__Description of the task__
Starting with the row that contains "According to the" and going on through the end of the rows, write those rows out again in full, shifting every coordinate in the answers up by 78.

__Material for this task__

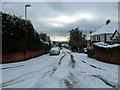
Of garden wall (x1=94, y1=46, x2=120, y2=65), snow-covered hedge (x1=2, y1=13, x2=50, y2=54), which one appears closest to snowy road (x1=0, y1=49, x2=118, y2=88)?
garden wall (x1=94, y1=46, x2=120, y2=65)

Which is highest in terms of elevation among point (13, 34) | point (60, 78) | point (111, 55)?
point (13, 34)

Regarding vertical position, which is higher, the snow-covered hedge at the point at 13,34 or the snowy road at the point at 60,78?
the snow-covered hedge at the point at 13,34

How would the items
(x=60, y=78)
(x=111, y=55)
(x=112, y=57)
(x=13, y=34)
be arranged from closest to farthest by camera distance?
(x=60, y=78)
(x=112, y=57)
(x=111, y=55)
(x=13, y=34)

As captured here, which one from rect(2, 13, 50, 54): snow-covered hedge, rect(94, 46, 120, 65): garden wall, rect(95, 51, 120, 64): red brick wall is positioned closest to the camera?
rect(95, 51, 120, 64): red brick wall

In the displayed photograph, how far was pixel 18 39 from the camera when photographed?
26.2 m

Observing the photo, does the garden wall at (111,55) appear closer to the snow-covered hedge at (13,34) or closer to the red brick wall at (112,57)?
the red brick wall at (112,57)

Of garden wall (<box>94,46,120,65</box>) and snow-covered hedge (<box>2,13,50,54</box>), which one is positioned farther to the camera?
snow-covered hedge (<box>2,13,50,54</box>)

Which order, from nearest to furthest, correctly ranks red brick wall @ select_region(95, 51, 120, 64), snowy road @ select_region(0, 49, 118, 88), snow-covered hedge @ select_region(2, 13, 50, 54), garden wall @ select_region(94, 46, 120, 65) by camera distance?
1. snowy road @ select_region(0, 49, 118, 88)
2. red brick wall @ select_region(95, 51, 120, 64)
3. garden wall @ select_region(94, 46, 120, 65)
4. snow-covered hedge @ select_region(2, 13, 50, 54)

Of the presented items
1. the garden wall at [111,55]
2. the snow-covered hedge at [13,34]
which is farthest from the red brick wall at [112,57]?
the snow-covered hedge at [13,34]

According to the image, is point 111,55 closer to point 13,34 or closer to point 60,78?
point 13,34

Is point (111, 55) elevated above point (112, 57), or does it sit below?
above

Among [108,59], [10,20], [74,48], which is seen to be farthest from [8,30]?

__Result of the task__
According to the image, is point 111,55 closer to point 13,34 or closer to point 60,78?
point 91,112

Is point (111, 55) elevated above point (112, 57), or does it sit below?
above

Among [108,59], [10,20], [74,48], which is seen to be farthest from [8,30]?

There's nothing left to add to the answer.